Chest pain during an anxiety attack understandably sends people into a second wave of panic. Here’s how to tell the difference:

  • Pain location: Anxiety attack pain stays in the chest. Heart attack pain radiates to the arm, jaw, or neck.
  • Type of pain: Anxiety attacks cause sharp or stabbing chest pain and a racing heart. Heart attacks feel more like squeezing pressure or a burning ache, often described as “an elephant sitting on your chest.”
  • Duration: Anxiety attack symptoms peak and then fade within minutes to an hour. Heart attack pain persists, coming in waves that get worse.
  • Trigger: Heart attacks often follow physical exertion, like shoveling snow or climbing stairs. Anxiety attacks are triggered by emotional stress or come out of nowhere.

If this is your first episode, or if the pain radiates beyond your chest and doesn’t let up, treat it as a potential heart attack and get emergency help. A blood clot in the lungs can also mimic a panic attack, causing sudden shortness of breath and a feeling of impending doom. First-time episodes with severe symptoms always warrant medical evaluation.

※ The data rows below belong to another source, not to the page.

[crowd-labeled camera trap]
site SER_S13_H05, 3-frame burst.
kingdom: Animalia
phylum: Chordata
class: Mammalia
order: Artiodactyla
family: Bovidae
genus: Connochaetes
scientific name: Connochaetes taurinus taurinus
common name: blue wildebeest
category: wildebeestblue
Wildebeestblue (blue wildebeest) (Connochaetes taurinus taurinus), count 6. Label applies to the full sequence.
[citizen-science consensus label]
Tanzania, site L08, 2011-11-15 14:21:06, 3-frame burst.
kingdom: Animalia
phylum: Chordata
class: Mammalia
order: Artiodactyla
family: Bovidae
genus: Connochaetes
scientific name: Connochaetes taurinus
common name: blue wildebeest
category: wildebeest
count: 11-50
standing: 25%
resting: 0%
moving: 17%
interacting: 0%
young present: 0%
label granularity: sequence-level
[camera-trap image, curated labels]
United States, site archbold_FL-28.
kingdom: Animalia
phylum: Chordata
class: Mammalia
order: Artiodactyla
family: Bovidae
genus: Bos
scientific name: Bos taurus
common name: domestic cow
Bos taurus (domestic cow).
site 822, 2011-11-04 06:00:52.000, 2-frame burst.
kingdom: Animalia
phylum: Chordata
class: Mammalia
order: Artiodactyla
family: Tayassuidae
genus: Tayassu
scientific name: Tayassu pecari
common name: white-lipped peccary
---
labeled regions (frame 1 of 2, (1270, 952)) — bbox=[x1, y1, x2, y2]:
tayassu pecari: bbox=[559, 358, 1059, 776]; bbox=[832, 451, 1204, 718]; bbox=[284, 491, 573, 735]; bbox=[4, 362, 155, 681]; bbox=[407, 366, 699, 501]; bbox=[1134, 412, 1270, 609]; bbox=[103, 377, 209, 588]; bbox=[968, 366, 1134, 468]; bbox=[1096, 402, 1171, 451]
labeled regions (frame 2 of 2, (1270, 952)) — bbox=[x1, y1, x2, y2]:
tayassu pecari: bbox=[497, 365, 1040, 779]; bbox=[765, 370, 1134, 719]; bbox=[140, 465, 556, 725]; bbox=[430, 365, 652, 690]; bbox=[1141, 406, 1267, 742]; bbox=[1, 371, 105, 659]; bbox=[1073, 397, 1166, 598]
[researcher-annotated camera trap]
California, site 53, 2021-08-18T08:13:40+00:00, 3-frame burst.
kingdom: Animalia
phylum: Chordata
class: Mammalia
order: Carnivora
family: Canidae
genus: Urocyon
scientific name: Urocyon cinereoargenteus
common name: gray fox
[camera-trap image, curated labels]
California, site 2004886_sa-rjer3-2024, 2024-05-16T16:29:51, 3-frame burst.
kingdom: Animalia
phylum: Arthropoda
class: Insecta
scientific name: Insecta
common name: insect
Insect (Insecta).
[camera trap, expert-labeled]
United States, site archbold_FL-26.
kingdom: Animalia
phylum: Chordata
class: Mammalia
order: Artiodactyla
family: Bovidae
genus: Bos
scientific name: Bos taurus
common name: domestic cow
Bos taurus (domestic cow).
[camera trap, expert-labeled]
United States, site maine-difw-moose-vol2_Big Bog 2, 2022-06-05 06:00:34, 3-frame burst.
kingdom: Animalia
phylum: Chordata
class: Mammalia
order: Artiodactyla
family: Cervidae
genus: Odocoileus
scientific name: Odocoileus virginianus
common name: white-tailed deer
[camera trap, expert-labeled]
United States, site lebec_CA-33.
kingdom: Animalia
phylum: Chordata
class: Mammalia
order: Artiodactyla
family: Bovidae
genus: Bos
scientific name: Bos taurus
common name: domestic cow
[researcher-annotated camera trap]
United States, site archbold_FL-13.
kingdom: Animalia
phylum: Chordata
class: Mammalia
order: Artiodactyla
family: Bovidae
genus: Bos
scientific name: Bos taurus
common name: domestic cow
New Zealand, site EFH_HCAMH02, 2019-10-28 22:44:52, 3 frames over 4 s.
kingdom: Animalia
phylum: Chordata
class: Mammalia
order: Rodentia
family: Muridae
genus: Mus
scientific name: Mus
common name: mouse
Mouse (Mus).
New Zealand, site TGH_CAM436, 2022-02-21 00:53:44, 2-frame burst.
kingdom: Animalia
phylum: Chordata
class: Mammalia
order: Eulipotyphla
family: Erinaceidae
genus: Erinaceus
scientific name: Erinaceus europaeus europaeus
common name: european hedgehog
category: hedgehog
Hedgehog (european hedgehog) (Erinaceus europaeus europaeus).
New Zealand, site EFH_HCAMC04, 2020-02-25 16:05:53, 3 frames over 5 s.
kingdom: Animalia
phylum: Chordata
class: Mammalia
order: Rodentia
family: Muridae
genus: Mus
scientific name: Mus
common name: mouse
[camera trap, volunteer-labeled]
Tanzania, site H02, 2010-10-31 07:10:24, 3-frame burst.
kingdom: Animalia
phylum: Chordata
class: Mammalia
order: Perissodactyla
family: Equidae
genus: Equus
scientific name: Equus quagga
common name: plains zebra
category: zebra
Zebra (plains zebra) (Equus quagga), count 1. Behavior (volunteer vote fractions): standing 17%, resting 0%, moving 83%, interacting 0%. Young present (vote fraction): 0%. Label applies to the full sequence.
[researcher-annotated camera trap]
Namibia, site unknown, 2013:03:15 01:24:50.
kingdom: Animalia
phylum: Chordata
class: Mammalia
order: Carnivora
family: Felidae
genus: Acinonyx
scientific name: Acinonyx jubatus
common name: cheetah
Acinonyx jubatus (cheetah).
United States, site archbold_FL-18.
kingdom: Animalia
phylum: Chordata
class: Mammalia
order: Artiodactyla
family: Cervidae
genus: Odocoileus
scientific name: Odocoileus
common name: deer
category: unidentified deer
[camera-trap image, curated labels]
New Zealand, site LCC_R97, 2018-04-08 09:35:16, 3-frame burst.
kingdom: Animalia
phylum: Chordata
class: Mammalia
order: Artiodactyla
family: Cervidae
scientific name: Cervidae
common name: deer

Medications for Acute Attacks

Several types of medication can help during an attack if your doctor has prescribed them. Fast-acting anti-anxiety medications work within 30 to 60 minutes and wear off after several hours. They’re meant for occasional use during intense episodes, not daily. They can become habit-forming with regular use.

Some antihistamines are prescribed off-label for acute anxiety because they work quickly and carry less risk of dependence. Beta-blockers are another option. They target the physical symptoms directly, slowing your heart rate and reducing sweating and trembling. For some people, quieting the physical symptoms is enough to break the mental spiral as well.

None of these are first-line strategies for someone whose attacks are frequent. If you’re having regular episodes, therapy that teaches you to recognize and reframe the thought patterns driving your attacks is the most effective long-term approach.

Building a Plan for Next Time

Anxiety attacks are far less frightening when you know what to expect. One of the most powerful things you can do between episodes is create a simple action plan you can follow when your thinking is clouded. Write it on a note card or in your phone:

  • Step 1: Recognize what’s happening. “This is an anxiety attack. It will peak in about 10 minutes.”
  • Step 2: Start 4-7-8 breathing. Four cycles minimum.
  • Step 3: Run through 5-4-3-2-1 grounding.
  • Step 4: Apply cold water or ice if available.

Having a written plan removes the burden of decision-making during a moment when your brain is flooded with adrenaline and your executive function is compromised. Many people find that just reading the plan during an attack creates a sense of control that shortens the episode on its own.